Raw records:

-- begin --

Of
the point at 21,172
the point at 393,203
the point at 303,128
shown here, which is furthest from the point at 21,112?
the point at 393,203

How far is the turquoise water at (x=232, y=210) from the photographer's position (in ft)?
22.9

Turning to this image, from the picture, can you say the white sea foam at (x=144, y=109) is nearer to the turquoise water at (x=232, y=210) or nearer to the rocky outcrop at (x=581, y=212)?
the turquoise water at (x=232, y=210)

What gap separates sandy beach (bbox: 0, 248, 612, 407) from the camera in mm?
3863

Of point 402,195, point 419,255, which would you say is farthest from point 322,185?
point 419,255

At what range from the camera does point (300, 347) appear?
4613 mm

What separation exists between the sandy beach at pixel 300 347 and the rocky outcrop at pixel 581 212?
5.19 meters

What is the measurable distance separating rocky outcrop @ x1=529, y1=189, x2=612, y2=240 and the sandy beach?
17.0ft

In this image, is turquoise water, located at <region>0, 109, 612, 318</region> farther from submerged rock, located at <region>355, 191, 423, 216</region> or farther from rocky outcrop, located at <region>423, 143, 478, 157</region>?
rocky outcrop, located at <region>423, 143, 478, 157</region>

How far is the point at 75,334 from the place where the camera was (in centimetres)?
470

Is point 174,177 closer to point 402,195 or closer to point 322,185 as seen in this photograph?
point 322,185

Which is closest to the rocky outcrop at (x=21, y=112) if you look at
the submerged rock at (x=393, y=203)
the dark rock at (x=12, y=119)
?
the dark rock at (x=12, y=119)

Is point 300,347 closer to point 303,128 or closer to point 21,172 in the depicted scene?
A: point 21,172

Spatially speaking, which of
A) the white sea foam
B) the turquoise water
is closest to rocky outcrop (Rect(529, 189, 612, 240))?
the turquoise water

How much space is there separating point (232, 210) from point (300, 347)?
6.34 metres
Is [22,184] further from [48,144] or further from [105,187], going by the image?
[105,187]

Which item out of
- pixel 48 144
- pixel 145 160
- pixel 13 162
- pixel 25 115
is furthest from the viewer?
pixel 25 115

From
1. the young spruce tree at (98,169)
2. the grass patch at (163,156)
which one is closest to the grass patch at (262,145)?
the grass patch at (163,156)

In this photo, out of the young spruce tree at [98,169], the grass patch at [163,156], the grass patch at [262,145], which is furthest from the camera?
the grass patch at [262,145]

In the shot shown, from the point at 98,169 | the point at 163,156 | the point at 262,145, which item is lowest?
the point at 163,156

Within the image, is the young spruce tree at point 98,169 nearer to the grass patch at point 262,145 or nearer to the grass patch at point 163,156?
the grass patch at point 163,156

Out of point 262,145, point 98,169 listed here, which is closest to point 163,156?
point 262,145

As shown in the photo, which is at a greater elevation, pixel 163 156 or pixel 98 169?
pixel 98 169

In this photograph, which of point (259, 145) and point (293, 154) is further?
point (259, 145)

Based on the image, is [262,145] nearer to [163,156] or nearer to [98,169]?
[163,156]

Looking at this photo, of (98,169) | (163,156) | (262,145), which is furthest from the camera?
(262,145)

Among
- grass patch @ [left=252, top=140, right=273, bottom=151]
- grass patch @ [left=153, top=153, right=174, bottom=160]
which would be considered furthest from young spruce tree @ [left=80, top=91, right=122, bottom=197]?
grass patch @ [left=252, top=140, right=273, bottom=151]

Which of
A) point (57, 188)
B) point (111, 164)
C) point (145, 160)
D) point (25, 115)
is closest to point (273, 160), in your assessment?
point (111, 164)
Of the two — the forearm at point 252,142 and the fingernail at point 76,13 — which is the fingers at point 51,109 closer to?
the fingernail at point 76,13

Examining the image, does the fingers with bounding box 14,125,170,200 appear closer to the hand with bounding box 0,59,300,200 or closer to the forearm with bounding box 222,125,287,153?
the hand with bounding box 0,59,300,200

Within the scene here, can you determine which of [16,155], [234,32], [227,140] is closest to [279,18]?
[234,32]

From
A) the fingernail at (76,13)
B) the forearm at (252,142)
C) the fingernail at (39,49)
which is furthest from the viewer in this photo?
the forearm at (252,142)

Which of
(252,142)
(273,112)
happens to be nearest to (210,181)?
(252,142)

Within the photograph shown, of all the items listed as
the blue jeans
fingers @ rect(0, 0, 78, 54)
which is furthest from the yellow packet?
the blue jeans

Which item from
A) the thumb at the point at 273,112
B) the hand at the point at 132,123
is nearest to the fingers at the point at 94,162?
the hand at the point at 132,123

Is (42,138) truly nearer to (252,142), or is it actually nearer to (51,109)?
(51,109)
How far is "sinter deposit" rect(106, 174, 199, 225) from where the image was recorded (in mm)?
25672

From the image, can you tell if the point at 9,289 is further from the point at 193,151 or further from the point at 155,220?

-- end --

Rewrite the listing above, replacing every occurrence of "sandy beach" with "sandy shore" and leaving everything else unchanged.

#### THE RESPONSE:
Of
the point at 21,172
the point at 393,203
the point at 303,128
shown here, which is furthest from the point at 21,112?
the point at 393,203

How far is the turquoise water at (x=232, y=210) from the photographer's position (in ft)?
22.9

Turning to this image, from the picture, can you say the white sea foam at (x=144, y=109) is nearer to the turquoise water at (x=232, y=210) or nearer to the rocky outcrop at (x=581, y=212)?
the turquoise water at (x=232, y=210)

What gap separates sandy shore (bbox: 0, 248, 612, 407) from the camera in mm?
3863

Of point 402,195, point 419,255, which would you say is farthest from point 322,185?
point 419,255

At what range from the camera does point (300, 347) appear?
4613 mm

What separation exists between the sandy shore at pixel 300 347 and the rocky outcrop at pixel 581 212?
5.19 meters

What is the measurable distance separating rocky outcrop @ x1=529, y1=189, x2=612, y2=240 and the sandy shore?
17.0ft

In this image, is turquoise water, located at <region>0, 109, 612, 318</region> farther from submerged rock, located at <region>355, 191, 423, 216</region> or farther from rocky outcrop, located at <region>423, 143, 478, 157</region>?
rocky outcrop, located at <region>423, 143, 478, 157</region>

How far is the point at 75,334 from the place where the camera was (in centimetres)?
470

Is point 174,177 closer to point 402,195 or closer to point 322,185 as seen in this photograph?
point 322,185

Which is closest to the rocky outcrop at (x=21, y=112) if you look at
the submerged rock at (x=393, y=203)
the dark rock at (x=12, y=119)
?
the dark rock at (x=12, y=119)

Is point 300,347 closer to point 303,128 or closer to point 21,172 in the depicted scene?
A: point 21,172

Spatially speaking, which of
A) the white sea foam
B) the turquoise water
is closest to rocky outcrop (Rect(529, 189, 612, 240))?
the turquoise water

How much space is there separating point (232, 210) from point (300, 347)?
6.34 metres
Is [22,184] further from [48,144] or further from [105,187], going by the image?
[105,187]

Which item out of
- pixel 48 144
- pixel 145 160
- pixel 13 162
- pixel 25 115
is furthest from the viewer?
pixel 25 115

From
1. the young spruce tree at (98,169)
2. the grass patch at (163,156)
which one is closest to the grass patch at (262,145)?
the grass patch at (163,156)

In this photo, out of the young spruce tree at [98,169], the grass patch at [163,156], the grass patch at [262,145], which is furthest from the camera?
the grass patch at [262,145]

In the shot shown, from the point at 98,169 | the point at 163,156 | the point at 262,145, which item is lowest?
the point at 163,156

Within the image, is the young spruce tree at point 98,169 nearer to the grass patch at point 262,145 or nearer to the grass patch at point 163,156?
the grass patch at point 163,156

Out of point 262,145, point 98,169 listed here, which is closest to point 163,156?
point 262,145

As shown in the photo, which is at a greater elevation, pixel 163 156 or pixel 98 169?
pixel 98 169

In this photograph, which of point (259, 145) and point (293, 154) is further?
point (259, 145)

Based on the image, is [262,145] nearer to [163,156] or nearer to [98,169]?
[163,156]

Looking at this photo, of (98,169) | (163,156) | (262,145), which is furthest from the camera?
(262,145)

Among
- grass patch @ [left=252, top=140, right=273, bottom=151]
- grass patch @ [left=153, top=153, right=174, bottom=160]
which would be considered furthest from young spruce tree @ [left=80, top=91, right=122, bottom=197]?
grass patch @ [left=252, top=140, right=273, bottom=151]

Which of
A) point (57, 188)
B) point (111, 164)
C) point (145, 160)
D) point (25, 115)
is closest to point (273, 160), in your assessment?
point (111, 164)
Of the two — the forearm at point 252,142 and the fingernail at point 76,13 — which is the fingers at point 51,109 closer to?
the fingernail at point 76,13

Examining the image, does the fingers with bounding box 14,125,170,200 appear closer to the hand with bounding box 0,59,300,200 or closer to the forearm with bounding box 222,125,287,153?
the hand with bounding box 0,59,300,200

Within the scene here, can you determine which of [16,155], [234,32], [227,140] is closest to [279,18]?
[234,32]

From
A) the fingernail at (76,13)
B) the forearm at (252,142)
C) the fingernail at (39,49)
which is furthest from the viewer in this photo?
the forearm at (252,142)

Which of
(252,142)
(273,112)
happens to be nearest to (210,181)?
(252,142)

Within the photograph shown, of all the items listed as
the blue jeans
fingers @ rect(0, 0, 78, 54)
which is furthest from the yellow packet?
the blue jeans

Which item from
A) the thumb at the point at 273,112
B) the hand at the point at 132,123
is nearest to the fingers at the point at 94,162?
the hand at the point at 132,123

Is (42,138) truly nearer to (252,142), or is it actually nearer to (51,109)?
(51,109)
How far is "sinter deposit" rect(106, 174, 199, 225) from where the image was recorded (in mm)?
25672

From the image, can you tell if the point at 9,289 is further from the point at 193,151 or further from the point at 155,220?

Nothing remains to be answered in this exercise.